Editorial: Latin’s Lovers; The ‘Dead Language’ Lives

Generations of high school Latin scholars will recall this bit of verse, sometimes inscribed by a predecessor in the front of a textbook: Latin is a dead language/As dead as dead can be/First it killed the Romans/And now it’s killing me. As poetry it didn’t have much to offer, but as commentary about the difficulty of mastering the subject, it had a certain force.

Nonetheless, we were relieved to learn from a recent story by staff writer Alex Hanson that while Latin is indeed a dead language, it continues to live in at least a few classrooms around the Upper Valley.

It’s still offered at nearly all the area’s private schools, including Kimball Union Academy, Crossroads Academy and Cardigan Mountain School, as well as in a handful of public high schools, including Hanover, Lebanon, Woodstock, Woodsville and Kearsarge.

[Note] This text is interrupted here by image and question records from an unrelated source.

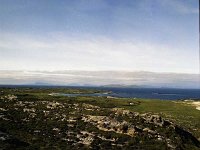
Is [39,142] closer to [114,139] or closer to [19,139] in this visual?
[19,139]

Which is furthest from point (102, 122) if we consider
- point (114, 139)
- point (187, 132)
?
point (187, 132)

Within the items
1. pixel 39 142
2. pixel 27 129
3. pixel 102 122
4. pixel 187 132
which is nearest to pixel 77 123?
pixel 102 122

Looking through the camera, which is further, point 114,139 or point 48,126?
point 48,126

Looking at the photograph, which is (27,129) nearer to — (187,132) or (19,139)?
(19,139)

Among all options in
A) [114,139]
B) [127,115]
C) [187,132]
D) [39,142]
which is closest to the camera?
[39,142]

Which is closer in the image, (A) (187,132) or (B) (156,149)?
(B) (156,149)

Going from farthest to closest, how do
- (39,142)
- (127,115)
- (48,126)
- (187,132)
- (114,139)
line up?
(127,115) < (187,132) < (48,126) < (114,139) < (39,142)
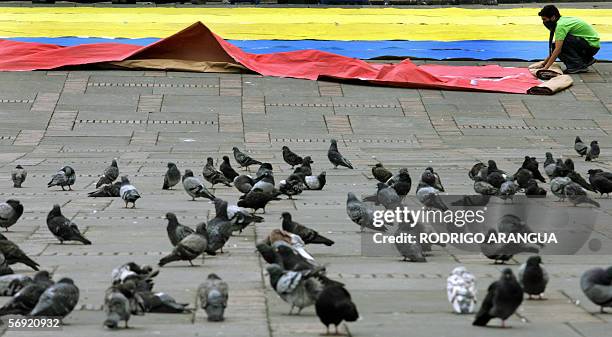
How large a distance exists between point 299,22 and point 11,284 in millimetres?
23543

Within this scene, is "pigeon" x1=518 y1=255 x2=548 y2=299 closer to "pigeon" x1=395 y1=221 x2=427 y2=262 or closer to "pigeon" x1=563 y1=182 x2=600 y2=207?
"pigeon" x1=395 y1=221 x2=427 y2=262

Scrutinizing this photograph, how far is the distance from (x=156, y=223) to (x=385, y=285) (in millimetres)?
4062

While that’s encouraging, the overall trend is not. As Hanson reported, the teaching of Latin has been in decline for a century. But the pace may be accelerating. Over the 10 years beginning in 1997, the percentage of high schools nationwide that offered Latin declined from 20 percent to 13 percent. It’s easy to understand why. The study of Latin was once the hallmark of a rigorous education, but with the advent of mandatory standardized testing, schools are increasingly focused on teaching reading and math, while foreign languages have been de-emphasized.

And then there’s the fact that not so many jobs in today’s economy require a working knowledge of Latin. With schools putting increased emphasis on developing skills that have immediate practical value in the workplace, consigning Latin to the ash bin of ancient history is probably inevitable.

But there are just as many good reasons to keep Latin in the curriculum. The teachers and administrators that Hanson interviewed offered several. One is that the language is the foundation of a good vocabulary, given that 60 percent of English words trace their origins to Latin. Another is that the study of its complex structure reinforces English grammar skills.

Latin also puts a premium on rote learning, which is anathema in many schools today but shouldn’t be. There’s a lot to be said for learning things by heart, including the development of the parts of the brain that retain the information that is a prerequisite to reasoning effectively.

Moreover, lines of poetry and passages from literature committed to memory become a part of one’s internal life and a reference point for processing new experience. (This is not to mention that summoning an appropriate scrap of Latin at an opportune moment can be an impressive party trick.)

We were also struck by the comment of Jean Behnke, head of Crossroads Academy in Lyme, who noted that the steady concentrated mental effort required to study Latin is the antithesis of what digital technology encourages — short attention spans resulting from the constant temptation to flip from one application to another. Indeed, being able to concentrate on the task at hand is just as important now as it ever was — at school, on the job, in life — but the tools we use undermine the ability to do so. To the extent that training the mind to block out the digital noise is an increasingly important priority, Latin may be able to prove that the reports of its death are exaggerated, or at least premature.